Le Château de l’Araignée est un film complexe. A sa sortie, en 1957, il s’annonce comme étant le premier volet d’une trilogie historique qui se poursuivra par deux œuvres majeures, Les Bas-fonds et La forteresse cachée. Libre adaptation de la pièce de Shakespeare MacBeth, Le Château de l’araignée met en avant de manière très personnelle, l’ambition obsessionnelle des personnages. Tourné de manière peu orthodoxe à l’époque, de façon à coller au plus près à un système formel proche du théâtre Nô, le film de Kurosawa reste l’une des adaptations shakespeariennes les plus réussies au cinéma.
Première séquence, sous un épais brouillard. On aperçoit une pierre tombale, mettant en abîme les vestiges du Château de l’araignée. Dès départ, un style très particulier s’affirme. Bien sûr, la transposition « asiatique » d’une pièce occidentale implique un travail de réadaptation conséquent, ponctué par des changements radicaux dans l’écriture. Ainsi, les noms du film changent par rapport à la pièce, ainsi que toute la « mystification » qui tourne autour de l’œuvre de Shakespeare. Kurosawa ancre la sienne dans la culture nipponne. Puis s’attaque au travail formel avec une grande maîtrise, apportant aux images un grain particulier qui donne une sensation de brouillard constant, tissant une de toile d’araignée opaque. L’influence constante du théâtre Nô fait office de fil directeur de la mise en scène. Kurosawa oublie en effet le traditionnel champs / contre champs pour se concentrer sur un aspect scénique très proche du monde théâtral, appuyé par le « non-jeu » permanent des acteurs qui jouent plus sur une exagération permanente de la gestuelle que sur les paroles.

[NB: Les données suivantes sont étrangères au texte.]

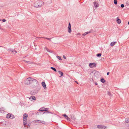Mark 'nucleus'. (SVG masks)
<instances>
[{"label": "nucleus", "mask_w": 129, "mask_h": 129, "mask_svg": "<svg viewBox=\"0 0 129 129\" xmlns=\"http://www.w3.org/2000/svg\"><path fill=\"white\" fill-rule=\"evenodd\" d=\"M44 5L43 2L40 1H37L34 4V6L36 8H39L42 7Z\"/></svg>", "instance_id": "obj_1"}, {"label": "nucleus", "mask_w": 129, "mask_h": 129, "mask_svg": "<svg viewBox=\"0 0 129 129\" xmlns=\"http://www.w3.org/2000/svg\"><path fill=\"white\" fill-rule=\"evenodd\" d=\"M28 115L26 113H24L23 115V124L24 126L26 127V125L27 122V118Z\"/></svg>", "instance_id": "obj_2"}, {"label": "nucleus", "mask_w": 129, "mask_h": 129, "mask_svg": "<svg viewBox=\"0 0 129 129\" xmlns=\"http://www.w3.org/2000/svg\"><path fill=\"white\" fill-rule=\"evenodd\" d=\"M31 86L33 87H36L38 85V82L36 79L33 78V80L31 81Z\"/></svg>", "instance_id": "obj_3"}, {"label": "nucleus", "mask_w": 129, "mask_h": 129, "mask_svg": "<svg viewBox=\"0 0 129 129\" xmlns=\"http://www.w3.org/2000/svg\"><path fill=\"white\" fill-rule=\"evenodd\" d=\"M48 108H45L44 107H42L40 108L39 110V111H41V112H43V111H45L44 112V113H46L47 112L52 114V112H50L48 110Z\"/></svg>", "instance_id": "obj_4"}, {"label": "nucleus", "mask_w": 129, "mask_h": 129, "mask_svg": "<svg viewBox=\"0 0 129 129\" xmlns=\"http://www.w3.org/2000/svg\"><path fill=\"white\" fill-rule=\"evenodd\" d=\"M32 80H33V78L31 77L28 78L25 80L24 83L25 84H31Z\"/></svg>", "instance_id": "obj_5"}, {"label": "nucleus", "mask_w": 129, "mask_h": 129, "mask_svg": "<svg viewBox=\"0 0 129 129\" xmlns=\"http://www.w3.org/2000/svg\"><path fill=\"white\" fill-rule=\"evenodd\" d=\"M89 66L90 68H92L94 67H95L96 65L95 63H90L89 64Z\"/></svg>", "instance_id": "obj_6"}, {"label": "nucleus", "mask_w": 129, "mask_h": 129, "mask_svg": "<svg viewBox=\"0 0 129 129\" xmlns=\"http://www.w3.org/2000/svg\"><path fill=\"white\" fill-rule=\"evenodd\" d=\"M71 25L70 22L69 23L68 26V31L69 33H71Z\"/></svg>", "instance_id": "obj_7"}, {"label": "nucleus", "mask_w": 129, "mask_h": 129, "mask_svg": "<svg viewBox=\"0 0 129 129\" xmlns=\"http://www.w3.org/2000/svg\"><path fill=\"white\" fill-rule=\"evenodd\" d=\"M38 92V91L37 90H32L30 92L31 94L33 95H35Z\"/></svg>", "instance_id": "obj_8"}, {"label": "nucleus", "mask_w": 129, "mask_h": 129, "mask_svg": "<svg viewBox=\"0 0 129 129\" xmlns=\"http://www.w3.org/2000/svg\"><path fill=\"white\" fill-rule=\"evenodd\" d=\"M93 4H94V6L96 8L99 7V5L97 3H96L95 2H93Z\"/></svg>", "instance_id": "obj_9"}, {"label": "nucleus", "mask_w": 129, "mask_h": 129, "mask_svg": "<svg viewBox=\"0 0 129 129\" xmlns=\"http://www.w3.org/2000/svg\"><path fill=\"white\" fill-rule=\"evenodd\" d=\"M42 86L43 87L44 89H45L46 88V86L45 83L44 82H43L42 83Z\"/></svg>", "instance_id": "obj_10"}, {"label": "nucleus", "mask_w": 129, "mask_h": 129, "mask_svg": "<svg viewBox=\"0 0 129 129\" xmlns=\"http://www.w3.org/2000/svg\"><path fill=\"white\" fill-rule=\"evenodd\" d=\"M117 22L118 24H120L121 23V20L119 19V18L117 17Z\"/></svg>", "instance_id": "obj_11"}, {"label": "nucleus", "mask_w": 129, "mask_h": 129, "mask_svg": "<svg viewBox=\"0 0 129 129\" xmlns=\"http://www.w3.org/2000/svg\"><path fill=\"white\" fill-rule=\"evenodd\" d=\"M107 94L110 96V97H111L112 96V94L109 91H107Z\"/></svg>", "instance_id": "obj_12"}, {"label": "nucleus", "mask_w": 129, "mask_h": 129, "mask_svg": "<svg viewBox=\"0 0 129 129\" xmlns=\"http://www.w3.org/2000/svg\"><path fill=\"white\" fill-rule=\"evenodd\" d=\"M58 72L61 75V76H60V77H61L62 76H63V72L59 71H58Z\"/></svg>", "instance_id": "obj_13"}, {"label": "nucleus", "mask_w": 129, "mask_h": 129, "mask_svg": "<svg viewBox=\"0 0 129 129\" xmlns=\"http://www.w3.org/2000/svg\"><path fill=\"white\" fill-rule=\"evenodd\" d=\"M116 43V42H112L111 43L110 45L112 46H113Z\"/></svg>", "instance_id": "obj_14"}, {"label": "nucleus", "mask_w": 129, "mask_h": 129, "mask_svg": "<svg viewBox=\"0 0 129 129\" xmlns=\"http://www.w3.org/2000/svg\"><path fill=\"white\" fill-rule=\"evenodd\" d=\"M31 99H32L33 100H36V98L35 96H32L30 97V98H29V99L30 100Z\"/></svg>", "instance_id": "obj_15"}, {"label": "nucleus", "mask_w": 129, "mask_h": 129, "mask_svg": "<svg viewBox=\"0 0 129 129\" xmlns=\"http://www.w3.org/2000/svg\"><path fill=\"white\" fill-rule=\"evenodd\" d=\"M4 109L3 108H0V112L3 113H4Z\"/></svg>", "instance_id": "obj_16"}, {"label": "nucleus", "mask_w": 129, "mask_h": 129, "mask_svg": "<svg viewBox=\"0 0 129 129\" xmlns=\"http://www.w3.org/2000/svg\"><path fill=\"white\" fill-rule=\"evenodd\" d=\"M11 117V114L8 113L7 114L6 117L7 118H10Z\"/></svg>", "instance_id": "obj_17"}, {"label": "nucleus", "mask_w": 129, "mask_h": 129, "mask_svg": "<svg viewBox=\"0 0 129 129\" xmlns=\"http://www.w3.org/2000/svg\"><path fill=\"white\" fill-rule=\"evenodd\" d=\"M125 121L126 122L128 123L129 122V118H125Z\"/></svg>", "instance_id": "obj_18"}, {"label": "nucleus", "mask_w": 129, "mask_h": 129, "mask_svg": "<svg viewBox=\"0 0 129 129\" xmlns=\"http://www.w3.org/2000/svg\"><path fill=\"white\" fill-rule=\"evenodd\" d=\"M101 129H105L107 128V127L103 125H101Z\"/></svg>", "instance_id": "obj_19"}, {"label": "nucleus", "mask_w": 129, "mask_h": 129, "mask_svg": "<svg viewBox=\"0 0 129 129\" xmlns=\"http://www.w3.org/2000/svg\"><path fill=\"white\" fill-rule=\"evenodd\" d=\"M24 61L25 62H26L28 64H31L32 63V62L30 61H27L26 60H24Z\"/></svg>", "instance_id": "obj_20"}, {"label": "nucleus", "mask_w": 129, "mask_h": 129, "mask_svg": "<svg viewBox=\"0 0 129 129\" xmlns=\"http://www.w3.org/2000/svg\"><path fill=\"white\" fill-rule=\"evenodd\" d=\"M71 118L72 119L74 120L75 119H76V117L75 116L73 115H71Z\"/></svg>", "instance_id": "obj_21"}, {"label": "nucleus", "mask_w": 129, "mask_h": 129, "mask_svg": "<svg viewBox=\"0 0 129 129\" xmlns=\"http://www.w3.org/2000/svg\"><path fill=\"white\" fill-rule=\"evenodd\" d=\"M105 80L103 78H102L101 80V81L103 83H105Z\"/></svg>", "instance_id": "obj_22"}, {"label": "nucleus", "mask_w": 129, "mask_h": 129, "mask_svg": "<svg viewBox=\"0 0 129 129\" xmlns=\"http://www.w3.org/2000/svg\"><path fill=\"white\" fill-rule=\"evenodd\" d=\"M12 52L14 54H15L17 53V52L15 49H13L12 51Z\"/></svg>", "instance_id": "obj_23"}, {"label": "nucleus", "mask_w": 129, "mask_h": 129, "mask_svg": "<svg viewBox=\"0 0 129 129\" xmlns=\"http://www.w3.org/2000/svg\"><path fill=\"white\" fill-rule=\"evenodd\" d=\"M50 68L53 70H54L55 72H56V70L55 68L53 67H51Z\"/></svg>", "instance_id": "obj_24"}, {"label": "nucleus", "mask_w": 129, "mask_h": 129, "mask_svg": "<svg viewBox=\"0 0 129 129\" xmlns=\"http://www.w3.org/2000/svg\"><path fill=\"white\" fill-rule=\"evenodd\" d=\"M15 118L13 114H11V117L10 118L11 119H13Z\"/></svg>", "instance_id": "obj_25"}, {"label": "nucleus", "mask_w": 129, "mask_h": 129, "mask_svg": "<svg viewBox=\"0 0 129 129\" xmlns=\"http://www.w3.org/2000/svg\"><path fill=\"white\" fill-rule=\"evenodd\" d=\"M101 55H102V54L101 53H99L97 54H96V56L98 57H99L101 56Z\"/></svg>", "instance_id": "obj_26"}, {"label": "nucleus", "mask_w": 129, "mask_h": 129, "mask_svg": "<svg viewBox=\"0 0 129 129\" xmlns=\"http://www.w3.org/2000/svg\"><path fill=\"white\" fill-rule=\"evenodd\" d=\"M56 57H57V58L60 60H62V59H61V57L60 56H56Z\"/></svg>", "instance_id": "obj_27"}, {"label": "nucleus", "mask_w": 129, "mask_h": 129, "mask_svg": "<svg viewBox=\"0 0 129 129\" xmlns=\"http://www.w3.org/2000/svg\"><path fill=\"white\" fill-rule=\"evenodd\" d=\"M40 38H45V39H47V40H49L50 41H51V38H45V37H40Z\"/></svg>", "instance_id": "obj_28"}, {"label": "nucleus", "mask_w": 129, "mask_h": 129, "mask_svg": "<svg viewBox=\"0 0 129 129\" xmlns=\"http://www.w3.org/2000/svg\"><path fill=\"white\" fill-rule=\"evenodd\" d=\"M45 49L48 52H50V50L46 47L45 48Z\"/></svg>", "instance_id": "obj_29"}, {"label": "nucleus", "mask_w": 129, "mask_h": 129, "mask_svg": "<svg viewBox=\"0 0 129 129\" xmlns=\"http://www.w3.org/2000/svg\"><path fill=\"white\" fill-rule=\"evenodd\" d=\"M114 3L116 5L117 4V0H114Z\"/></svg>", "instance_id": "obj_30"}, {"label": "nucleus", "mask_w": 129, "mask_h": 129, "mask_svg": "<svg viewBox=\"0 0 129 129\" xmlns=\"http://www.w3.org/2000/svg\"><path fill=\"white\" fill-rule=\"evenodd\" d=\"M101 125H97V127L99 129H101Z\"/></svg>", "instance_id": "obj_31"}, {"label": "nucleus", "mask_w": 129, "mask_h": 129, "mask_svg": "<svg viewBox=\"0 0 129 129\" xmlns=\"http://www.w3.org/2000/svg\"><path fill=\"white\" fill-rule=\"evenodd\" d=\"M88 34V32H85L84 33V34H82V35L83 36H85Z\"/></svg>", "instance_id": "obj_32"}, {"label": "nucleus", "mask_w": 129, "mask_h": 129, "mask_svg": "<svg viewBox=\"0 0 129 129\" xmlns=\"http://www.w3.org/2000/svg\"><path fill=\"white\" fill-rule=\"evenodd\" d=\"M41 123H42V124H45V122L44 121H40Z\"/></svg>", "instance_id": "obj_33"}, {"label": "nucleus", "mask_w": 129, "mask_h": 129, "mask_svg": "<svg viewBox=\"0 0 129 129\" xmlns=\"http://www.w3.org/2000/svg\"><path fill=\"white\" fill-rule=\"evenodd\" d=\"M101 61H104L105 60L104 58V57H102L100 59Z\"/></svg>", "instance_id": "obj_34"}, {"label": "nucleus", "mask_w": 129, "mask_h": 129, "mask_svg": "<svg viewBox=\"0 0 129 129\" xmlns=\"http://www.w3.org/2000/svg\"><path fill=\"white\" fill-rule=\"evenodd\" d=\"M66 119H67L68 121H70L71 120L70 118L68 117H67V118H66Z\"/></svg>", "instance_id": "obj_35"}, {"label": "nucleus", "mask_w": 129, "mask_h": 129, "mask_svg": "<svg viewBox=\"0 0 129 129\" xmlns=\"http://www.w3.org/2000/svg\"><path fill=\"white\" fill-rule=\"evenodd\" d=\"M13 50V49H9L7 50L8 51H11L12 52V51Z\"/></svg>", "instance_id": "obj_36"}, {"label": "nucleus", "mask_w": 129, "mask_h": 129, "mask_svg": "<svg viewBox=\"0 0 129 129\" xmlns=\"http://www.w3.org/2000/svg\"><path fill=\"white\" fill-rule=\"evenodd\" d=\"M41 112H37L36 113L37 115H39L40 114Z\"/></svg>", "instance_id": "obj_37"}, {"label": "nucleus", "mask_w": 129, "mask_h": 129, "mask_svg": "<svg viewBox=\"0 0 129 129\" xmlns=\"http://www.w3.org/2000/svg\"><path fill=\"white\" fill-rule=\"evenodd\" d=\"M62 116L65 117H68V116L67 115H66V114H64L62 115Z\"/></svg>", "instance_id": "obj_38"}, {"label": "nucleus", "mask_w": 129, "mask_h": 129, "mask_svg": "<svg viewBox=\"0 0 129 129\" xmlns=\"http://www.w3.org/2000/svg\"><path fill=\"white\" fill-rule=\"evenodd\" d=\"M124 7V5L123 4H121V8H123Z\"/></svg>", "instance_id": "obj_39"}, {"label": "nucleus", "mask_w": 129, "mask_h": 129, "mask_svg": "<svg viewBox=\"0 0 129 129\" xmlns=\"http://www.w3.org/2000/svg\"><path fill=\"white\" fill-rule=\"evenodd\" d=\"M38 120H35L34 121H35V123H36V122H38Z\"/></svg>", "instance_id": "obj_40"}, {"label": "nucleus", "mask_w": 129, "mask_h": 129, "mask_svg": "<svg viewBox=\"0 0 129 129\" xmlns=\"http://www.w3.org/2000/svg\"><path fill=\"white\" fill-rule=\"evenodd\" d=\"M6 21V20L5 19H3L2 20V21L3 22H5V21Z\"/></svg>", "instance_id": "obj_41"}, {"label": "nucleus", "mask_w": 129, "mask_h": 129, "mask_svg": "<svg viewBox=\"0 0 129 129\" xmlns=\"http://www.w3.org/2000/svg\"><path fill=\"white\" fill-rule=\"evenodd\" d=\"M63 58H64L65 59H66V56L64 55H63Z\"/></svg>", "instance_id": "obj_42"}, {"label": "nucleus", "mask_w": 129, "mask_h": 129, "mask_svg": "<svg viewBox=\"0 0 129 129\" xmlns=\"http://www.w3.org/2000/svg\"><path fill=\"white\" fill-rule=\"evenodd\" d=\"M38 123H41V122L40 121H41V120H38Z\"/></svg>", "instance_id": "obj_43"}, {"label": "nucleus", "mask_w": 129, "mask_h": 129, "mask_svg": "<svg viewBox=\"0 0 129 129\" xmlns=\"http://www.w3.org/2000/svg\"><path fill=\"white\" fill-rule=\"evenodd\" d=\"M109 74H110L109 72H108L107 73V75H108Z\"/></svg>", "instance_id": "obj_44"}, {"label": "nucleus", "mask_w": 129, "mask_h": 129, "mask_svg": "<svg viewBox=\"0 0 129 129\" xmlns=\"http://www.w3.org/2000/svg\"><path fill=\"white\" fill-rule=\"evenodd\" d=\"M27 125L28 126V127H29L30 126V124H28Z\"/></svg>", "instance_id": "obj_45"}, {"label": "nucleus", "mask_w": 129, "mask_h": 129, "mask_svg": "<svg viewBox=\"0 0 129 129\" xmlns=\"http://www.w3.org/2000/svg\"><path fill=\"white\" fill-rule=\"evenodd\" d=\"M95 85H96L98 84L97 83V82H95Z\"/></svg>", "instance_id": "obj_46"}, {"label": "nucleus", "mask_w": 129, "mask_h": 129, "mask_svg": "<svg viewBox=\"0 0 129 129\" xmlns=\"http://www.w3.org/2000/svg\"><path fill=\"white\" fill-rule=\"evenodd\" d=\"M91 32V31H89L88 32V34L89 33Z\"/></svg>", "instance_id": "obj_47"}, {"label": "nucleus", "mask_w": 129, "mask_h": 129, "mask_svg": "<svg viewBox=\"0 0 129 129\" xmlns=\"http://www.w3.org/2000/svg\"><path fill=\"white\" fill-rule=\"evenodd\" d=\"M75 82H76V83L77 84H78V83L77 82V81H75Z\"/></svg>", "instance_id": "obj_48"}, {"label": "nucleus", "mask_w": 129, "mask_h": 129, "mask_svg": "<svg viewBox=\"0 0 129 129\" xmlns=\"http://www.w3.org/2000/svg\"><path fill=\"white\" fill-rule=\"evenodd\" d=\"M128 24L129 25V21H128Z\"/></svg>", "instance_id": "obj_49"}, {"label": "nucleus", "mask_w": 129, "mask_h": 129, "mask_svg": "<svg viewBox=\"0 0 129 129\" xmlns=\"http://www.w3.org/2000/svg\"><path fill=\"white\" fill-rule=\"evenodd\" d=\"M78 35H80V34H79Z\"/></svg>", "instance_id": "obj_50"}, {"label": "nucleus", "mask_w": 129, "mask_h": 129, "mask_svg": "<svg viewBox=\"0 0 129 129\" xmlns=\"http://www.w3.org/2000/svg\"><path fill=\"white\" fill-rule=\"evenodd\" d=\"M122 9H121V11H122Z\"/></svg>", "instance_id": "obj_51"}, {"label": "nucleus", "mask_w": 129, "mask_h": 129, "mask_svg": "<svg viewBox=\"0 0 129 129\" xmlns=\"http://www.w3.org/2000/svg\"><path fill=\"white\" fill-rule=\"evenodd\" d=\"M66 118H67V117H66Z\"/></svg>", "instance_id": "obj_52"}, {"label": "nucleus", "mask_w": 129, "mask_h": 129, "mask_svg": "<svg viewBox=\"0 0 129 129\" xmlns=\"http://www.w3.org/2000/svg\"><path fill=\"white\" fill-rule=\"evenodd\" d=\"M28 128V127H27V128Z\"/></svg>", "instance_id": "obj_53"}]
</instances>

Le Château de l’Araignée marque également les esprits par la multiplicité de lectures qu’il propose. Le film vogue entre fresque guerrière et expérience surnaturelle. Une sorte de « film de fantômes » sur lequel plane tout du long les spectres d’une vie antérieure.
Chez Shakespeare, trois sorcières impulsaient le côté dramatique et effrayant de la pièce. Kurosawa les remplace par un esprit malin, l’esprit de la forêt, annonciateur et même déclencheur du drame. Dans cet univers spectral, il y a aussi Dame Asaji, femme « brumeuse » qui disparaît subitement dans la pénombre lors de l’admirable plan séquence qui précède la scène du premier meurtre, happée par le noir du fond de la pièce lorsqu’elle cherche l’urne de saké qui servira à endormir les gardes du Seigneur Tsuzuki.
Et comment oublier la séquence de la mort de Washizu ? Trahit par ses troupes, apeuré par la meute qui s’avance vers lui, il recule et se plaque contre un mur. Une première flèche se plante juste à côté de lui dans un sifflement strident. Une ultime tentative d’échapper au destin, puis c’est une seconde flèche qui vient l’assaillir. Cette fois ci, elle ne le rate pas, et se plante dans sa poitrine. Puis c’est une véritable envolée de flèches, sifflantes, claquantes, qui l’encerclent, formant une mortelle toile d’araignée. Une ultime flèche vient se glisser dans son cou. Il s’écroule sur le sol, et meurt en silence. On retiendra l’image forte d’une agonie qui aura durée plus de trois minutes. Mise à mort bestiale, qui clôt remarquablement cette tragédie Shakespearienne.
Le Château de l’araignée n’est pas forcément le film le plus connu de Kurosawa, mais sa force visuelle et l’intelligence du travail d’adaptation en font une œuvre complexe, audacieuse et d’une grande puissance.